* The task *
Work out how many lines of the listing below mention the word "Washington", and give only that figure.

* Dataset records *

——

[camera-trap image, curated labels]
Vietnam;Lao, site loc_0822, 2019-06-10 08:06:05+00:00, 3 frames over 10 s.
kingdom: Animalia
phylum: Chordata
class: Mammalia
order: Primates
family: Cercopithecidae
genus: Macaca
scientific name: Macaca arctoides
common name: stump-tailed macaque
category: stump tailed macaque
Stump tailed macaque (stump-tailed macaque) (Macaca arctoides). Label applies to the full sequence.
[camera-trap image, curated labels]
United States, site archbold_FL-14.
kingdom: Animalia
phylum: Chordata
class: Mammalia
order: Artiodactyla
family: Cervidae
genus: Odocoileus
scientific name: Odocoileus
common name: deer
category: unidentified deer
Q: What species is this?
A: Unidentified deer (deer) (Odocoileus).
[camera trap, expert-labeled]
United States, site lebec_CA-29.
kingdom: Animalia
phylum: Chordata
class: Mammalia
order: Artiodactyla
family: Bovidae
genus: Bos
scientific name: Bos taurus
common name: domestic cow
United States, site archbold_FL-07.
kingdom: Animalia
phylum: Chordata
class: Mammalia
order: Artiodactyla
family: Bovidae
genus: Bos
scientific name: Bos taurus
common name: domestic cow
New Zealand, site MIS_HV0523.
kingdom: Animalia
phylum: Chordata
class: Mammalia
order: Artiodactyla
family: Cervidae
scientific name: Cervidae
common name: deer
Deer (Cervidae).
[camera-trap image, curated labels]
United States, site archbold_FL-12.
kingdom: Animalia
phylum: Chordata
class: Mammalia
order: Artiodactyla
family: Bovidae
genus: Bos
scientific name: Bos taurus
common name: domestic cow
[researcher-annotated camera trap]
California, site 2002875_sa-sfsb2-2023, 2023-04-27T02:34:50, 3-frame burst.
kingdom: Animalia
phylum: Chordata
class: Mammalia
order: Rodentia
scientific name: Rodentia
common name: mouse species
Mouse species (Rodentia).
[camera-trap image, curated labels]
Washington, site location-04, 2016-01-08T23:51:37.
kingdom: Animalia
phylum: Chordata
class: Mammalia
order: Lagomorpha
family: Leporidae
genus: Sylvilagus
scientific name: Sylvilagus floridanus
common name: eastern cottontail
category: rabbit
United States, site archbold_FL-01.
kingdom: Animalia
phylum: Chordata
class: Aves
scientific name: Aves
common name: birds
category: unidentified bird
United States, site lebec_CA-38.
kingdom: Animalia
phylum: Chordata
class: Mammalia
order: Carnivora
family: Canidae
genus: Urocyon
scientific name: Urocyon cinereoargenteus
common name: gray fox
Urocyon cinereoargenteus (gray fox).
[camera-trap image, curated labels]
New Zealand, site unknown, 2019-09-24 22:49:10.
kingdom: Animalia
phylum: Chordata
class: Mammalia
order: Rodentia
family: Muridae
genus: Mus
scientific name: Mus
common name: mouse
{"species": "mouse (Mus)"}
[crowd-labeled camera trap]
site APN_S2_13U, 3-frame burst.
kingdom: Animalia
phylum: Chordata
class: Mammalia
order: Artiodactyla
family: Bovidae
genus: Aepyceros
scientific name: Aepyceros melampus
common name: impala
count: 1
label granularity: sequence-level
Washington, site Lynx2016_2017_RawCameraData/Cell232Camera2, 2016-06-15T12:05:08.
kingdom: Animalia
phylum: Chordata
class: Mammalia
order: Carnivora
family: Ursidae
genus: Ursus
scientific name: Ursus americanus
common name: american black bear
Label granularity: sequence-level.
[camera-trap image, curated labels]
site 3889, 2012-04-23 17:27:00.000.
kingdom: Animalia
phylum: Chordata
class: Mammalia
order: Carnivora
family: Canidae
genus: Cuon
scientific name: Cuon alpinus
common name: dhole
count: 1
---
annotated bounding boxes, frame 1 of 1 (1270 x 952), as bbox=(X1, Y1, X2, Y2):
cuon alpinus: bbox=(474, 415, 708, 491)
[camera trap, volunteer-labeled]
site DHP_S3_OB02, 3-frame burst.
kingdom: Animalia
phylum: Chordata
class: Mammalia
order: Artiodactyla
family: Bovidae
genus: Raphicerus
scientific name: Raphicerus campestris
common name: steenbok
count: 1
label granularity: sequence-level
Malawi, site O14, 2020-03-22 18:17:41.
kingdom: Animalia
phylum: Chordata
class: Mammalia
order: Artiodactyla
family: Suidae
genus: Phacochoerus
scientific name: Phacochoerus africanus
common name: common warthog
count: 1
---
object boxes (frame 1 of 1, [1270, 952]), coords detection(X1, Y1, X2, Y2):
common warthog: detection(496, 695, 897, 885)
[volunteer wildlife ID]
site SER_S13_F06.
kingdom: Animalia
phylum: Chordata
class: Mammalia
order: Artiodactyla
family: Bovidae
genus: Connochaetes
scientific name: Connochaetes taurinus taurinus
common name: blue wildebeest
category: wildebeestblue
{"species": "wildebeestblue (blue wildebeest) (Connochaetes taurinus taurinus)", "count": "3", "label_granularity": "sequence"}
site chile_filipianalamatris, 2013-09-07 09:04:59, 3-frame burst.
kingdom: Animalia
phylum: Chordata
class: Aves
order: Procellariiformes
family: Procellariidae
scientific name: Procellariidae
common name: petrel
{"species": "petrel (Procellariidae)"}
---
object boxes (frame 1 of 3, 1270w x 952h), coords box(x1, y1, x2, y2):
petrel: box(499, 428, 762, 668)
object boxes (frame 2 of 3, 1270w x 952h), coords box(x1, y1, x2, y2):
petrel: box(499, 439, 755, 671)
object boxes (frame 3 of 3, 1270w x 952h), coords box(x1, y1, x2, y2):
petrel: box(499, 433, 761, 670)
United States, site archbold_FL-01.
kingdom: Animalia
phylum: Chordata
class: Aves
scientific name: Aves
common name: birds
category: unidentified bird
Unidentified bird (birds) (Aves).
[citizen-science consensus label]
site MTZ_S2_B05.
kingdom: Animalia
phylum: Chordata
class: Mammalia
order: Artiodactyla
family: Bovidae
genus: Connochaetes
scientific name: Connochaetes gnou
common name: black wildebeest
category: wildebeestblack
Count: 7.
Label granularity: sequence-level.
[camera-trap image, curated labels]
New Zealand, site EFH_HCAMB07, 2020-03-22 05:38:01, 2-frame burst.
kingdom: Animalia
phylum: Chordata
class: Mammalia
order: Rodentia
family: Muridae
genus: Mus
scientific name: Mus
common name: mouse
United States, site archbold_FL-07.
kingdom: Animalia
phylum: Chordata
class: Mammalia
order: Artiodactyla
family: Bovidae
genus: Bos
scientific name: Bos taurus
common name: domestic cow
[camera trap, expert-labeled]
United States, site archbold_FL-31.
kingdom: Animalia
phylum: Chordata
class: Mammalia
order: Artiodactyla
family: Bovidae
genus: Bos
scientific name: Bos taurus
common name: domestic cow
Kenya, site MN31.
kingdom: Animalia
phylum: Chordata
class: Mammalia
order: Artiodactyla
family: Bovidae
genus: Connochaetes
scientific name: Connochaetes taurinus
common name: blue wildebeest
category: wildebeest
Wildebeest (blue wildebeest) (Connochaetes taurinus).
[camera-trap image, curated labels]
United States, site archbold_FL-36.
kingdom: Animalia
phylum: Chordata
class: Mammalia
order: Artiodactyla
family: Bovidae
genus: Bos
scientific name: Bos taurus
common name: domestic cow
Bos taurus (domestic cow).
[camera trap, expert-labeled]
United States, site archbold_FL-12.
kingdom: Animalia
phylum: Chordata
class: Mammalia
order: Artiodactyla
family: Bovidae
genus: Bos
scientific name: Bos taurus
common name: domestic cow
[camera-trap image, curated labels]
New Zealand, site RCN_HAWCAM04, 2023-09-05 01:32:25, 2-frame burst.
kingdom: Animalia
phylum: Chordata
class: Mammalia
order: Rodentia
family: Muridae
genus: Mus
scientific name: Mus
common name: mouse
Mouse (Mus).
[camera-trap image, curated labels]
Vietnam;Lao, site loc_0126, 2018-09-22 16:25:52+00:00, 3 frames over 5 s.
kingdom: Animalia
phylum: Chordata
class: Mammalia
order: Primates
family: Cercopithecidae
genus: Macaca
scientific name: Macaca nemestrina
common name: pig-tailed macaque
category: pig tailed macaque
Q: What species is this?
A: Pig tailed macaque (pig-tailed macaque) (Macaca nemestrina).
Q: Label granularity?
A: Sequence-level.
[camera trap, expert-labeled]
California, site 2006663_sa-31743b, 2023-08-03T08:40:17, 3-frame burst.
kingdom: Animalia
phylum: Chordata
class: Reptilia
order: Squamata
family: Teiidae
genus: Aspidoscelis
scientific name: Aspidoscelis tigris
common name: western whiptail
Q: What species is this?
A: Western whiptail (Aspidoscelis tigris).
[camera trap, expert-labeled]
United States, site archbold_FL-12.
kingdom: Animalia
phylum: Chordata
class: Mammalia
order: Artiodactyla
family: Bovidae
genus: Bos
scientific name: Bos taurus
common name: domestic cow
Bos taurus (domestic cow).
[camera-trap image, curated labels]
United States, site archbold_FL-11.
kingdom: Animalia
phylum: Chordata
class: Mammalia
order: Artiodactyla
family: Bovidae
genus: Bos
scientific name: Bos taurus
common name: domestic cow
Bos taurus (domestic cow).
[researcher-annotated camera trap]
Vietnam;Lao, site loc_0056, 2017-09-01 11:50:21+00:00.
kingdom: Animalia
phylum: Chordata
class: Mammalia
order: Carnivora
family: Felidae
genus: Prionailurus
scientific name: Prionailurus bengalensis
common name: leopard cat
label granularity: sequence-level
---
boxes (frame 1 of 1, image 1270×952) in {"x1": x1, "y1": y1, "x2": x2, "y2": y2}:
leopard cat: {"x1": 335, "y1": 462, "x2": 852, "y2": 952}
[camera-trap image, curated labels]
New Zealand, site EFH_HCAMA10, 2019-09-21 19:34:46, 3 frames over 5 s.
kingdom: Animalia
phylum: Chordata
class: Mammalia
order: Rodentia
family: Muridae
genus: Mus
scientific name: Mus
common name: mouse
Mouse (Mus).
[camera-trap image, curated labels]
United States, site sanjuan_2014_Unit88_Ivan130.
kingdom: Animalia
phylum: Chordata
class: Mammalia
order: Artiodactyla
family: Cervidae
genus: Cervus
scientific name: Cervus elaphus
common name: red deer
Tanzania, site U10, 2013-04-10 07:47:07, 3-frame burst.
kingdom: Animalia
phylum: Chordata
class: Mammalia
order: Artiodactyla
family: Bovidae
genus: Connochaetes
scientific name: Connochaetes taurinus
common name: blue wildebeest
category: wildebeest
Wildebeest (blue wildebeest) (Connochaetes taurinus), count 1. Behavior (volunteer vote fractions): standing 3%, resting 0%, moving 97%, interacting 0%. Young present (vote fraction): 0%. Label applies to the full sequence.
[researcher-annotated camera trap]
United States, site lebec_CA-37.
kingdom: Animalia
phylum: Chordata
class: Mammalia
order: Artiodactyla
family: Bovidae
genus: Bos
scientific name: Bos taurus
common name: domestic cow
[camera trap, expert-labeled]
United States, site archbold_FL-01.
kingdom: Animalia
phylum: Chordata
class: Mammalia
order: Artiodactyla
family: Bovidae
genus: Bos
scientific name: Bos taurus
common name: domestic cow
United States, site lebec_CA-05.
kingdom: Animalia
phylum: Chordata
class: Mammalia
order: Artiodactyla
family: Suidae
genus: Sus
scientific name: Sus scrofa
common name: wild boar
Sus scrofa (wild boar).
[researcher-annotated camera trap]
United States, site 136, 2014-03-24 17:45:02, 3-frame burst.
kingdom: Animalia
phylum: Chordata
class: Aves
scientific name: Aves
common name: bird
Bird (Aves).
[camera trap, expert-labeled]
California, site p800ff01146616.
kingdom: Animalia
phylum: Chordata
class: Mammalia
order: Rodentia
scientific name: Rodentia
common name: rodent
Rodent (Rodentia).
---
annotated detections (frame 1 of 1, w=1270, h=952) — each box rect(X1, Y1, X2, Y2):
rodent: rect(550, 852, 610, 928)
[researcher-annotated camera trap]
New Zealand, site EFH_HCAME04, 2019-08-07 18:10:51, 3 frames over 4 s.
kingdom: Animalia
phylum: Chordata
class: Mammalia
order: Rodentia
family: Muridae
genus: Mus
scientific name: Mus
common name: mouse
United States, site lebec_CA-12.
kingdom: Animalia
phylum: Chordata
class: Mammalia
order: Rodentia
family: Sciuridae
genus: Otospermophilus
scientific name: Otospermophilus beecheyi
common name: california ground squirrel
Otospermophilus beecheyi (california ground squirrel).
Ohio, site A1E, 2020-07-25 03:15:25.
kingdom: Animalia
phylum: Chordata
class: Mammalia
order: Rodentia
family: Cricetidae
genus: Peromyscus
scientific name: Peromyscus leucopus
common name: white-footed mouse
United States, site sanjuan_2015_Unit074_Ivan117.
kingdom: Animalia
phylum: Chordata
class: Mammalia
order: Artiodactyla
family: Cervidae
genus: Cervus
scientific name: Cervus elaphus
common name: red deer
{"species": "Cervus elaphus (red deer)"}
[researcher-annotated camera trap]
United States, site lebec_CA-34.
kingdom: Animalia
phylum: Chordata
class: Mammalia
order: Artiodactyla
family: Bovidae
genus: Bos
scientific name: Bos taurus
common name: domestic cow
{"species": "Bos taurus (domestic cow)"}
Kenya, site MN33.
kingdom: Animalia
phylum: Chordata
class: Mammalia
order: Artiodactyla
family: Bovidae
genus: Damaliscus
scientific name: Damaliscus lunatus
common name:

——

* Answer below *
2